You will also always be able to drop huge sums of money on the best-binned, heavily overclocked CPU, with a completely overkill dual-GPU setup and liquid cooling to keep a sky-high power budget in check. This will only get more and more expensive and wasteful, however, with the recent death of Moore’s Law. (It’s not really the lack of competition that has NVIDIA’s GPU pricing soaring through the roof.)

Finally, I won’t neglect to acknowledge that the PC has recently garnered one hell of a trick in its favor: real-time ray tracing. The current, very early, best case for it is demonstrated by Battlefield V, which can just run at 1440p60 on an ~$800 GPU. Even though it’s early days, the ray tracing revolution has indeed already begun.

Weighing the tradeoffs for the gamer

But I don’t believe higher average frame rates and Ultra settings that are pretty poor on performance efficiency are worth quite as much as commonly held. I do however think the advantages of generally better overall image quality thanks to HDR and OLED panels, more consistent frame-times (through micro-optimization), and little required frustration toiling with graphics and motherboard settings heavily weigh the accessibility of high-end graphics fidelity towards console gaming for the overwhelming majority of consumers.

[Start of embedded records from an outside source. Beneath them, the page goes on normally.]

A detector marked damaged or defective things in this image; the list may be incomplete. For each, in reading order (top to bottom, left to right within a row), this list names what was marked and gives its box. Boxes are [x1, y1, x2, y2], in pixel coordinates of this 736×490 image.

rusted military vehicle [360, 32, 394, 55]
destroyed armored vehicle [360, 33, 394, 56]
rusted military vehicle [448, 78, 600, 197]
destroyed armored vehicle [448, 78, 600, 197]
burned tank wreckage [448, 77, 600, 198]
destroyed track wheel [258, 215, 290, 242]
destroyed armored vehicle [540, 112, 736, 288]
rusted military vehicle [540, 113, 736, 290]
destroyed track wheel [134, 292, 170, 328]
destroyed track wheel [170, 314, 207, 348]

If you truly value stable performance, it’s almost sufficient to note that optimizing settings to get a modern AAA PC game to run with extremely consistent frame delivery is generally an *enormous* pain requiring a great deal of research, and even then Windows will try to ensure you misery. Heaven forbid you use a workstation CPU with NUMA.

(There’s also more that can be said about the immaturity of Direct3D 12 and Vulkan drivers, and how wildly behind Intel and AMD are competitively on efficiency and hardware platform features compared to the ARM players, but these are secondary matters.)

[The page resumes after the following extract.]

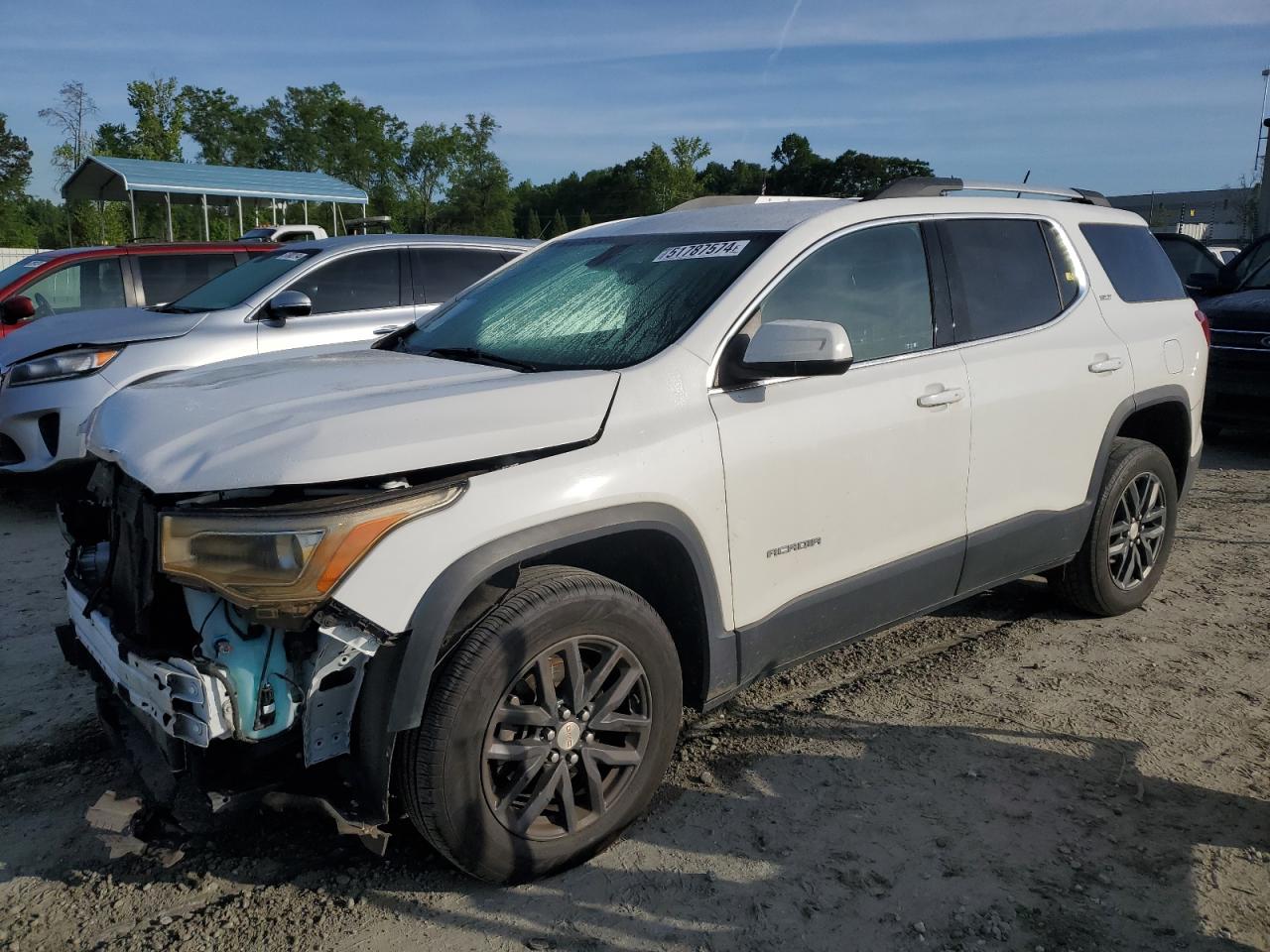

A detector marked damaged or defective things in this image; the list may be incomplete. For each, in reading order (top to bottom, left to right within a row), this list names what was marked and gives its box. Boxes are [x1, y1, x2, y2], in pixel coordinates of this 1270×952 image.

shattered windshield [159, 251, 319, 313]
shattered windshield [393, 234, 778, 373]
damaged white suv [57, 180, 1206, 885]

For any PC gamers who think my overall argument is nonsense, genuinely, show me your frame-time data on a non-monster setup. I’m quite confident that 99+% of PC gamers are not playing AAA games at nearly locked frame rate multiples of 60, but I’m always open to more comprehensive data analysis.

(PC gaming pro-tip: always set a frame rate cap of exactly 120, 60, or 30fps, or do whatever trick you need to to achieve the equivalent with VSync on. And if you’re using a variable refresh display, still set a frame rate cap that ensures nearly 100% frame-time consistency for a given game. See here for further nuance about maximum VRR refresh rates with external frame rate control.)

Lastly, if you haven’t seen it yet and are interested in this topic, take a look at my console gaming optimization reference guide. I put quite a lot of free time into it.

* How well even tech enthusiasts can distinguish HDR from non-HDR content on mobile devices when not displayed side-by-side is another lengthy topic.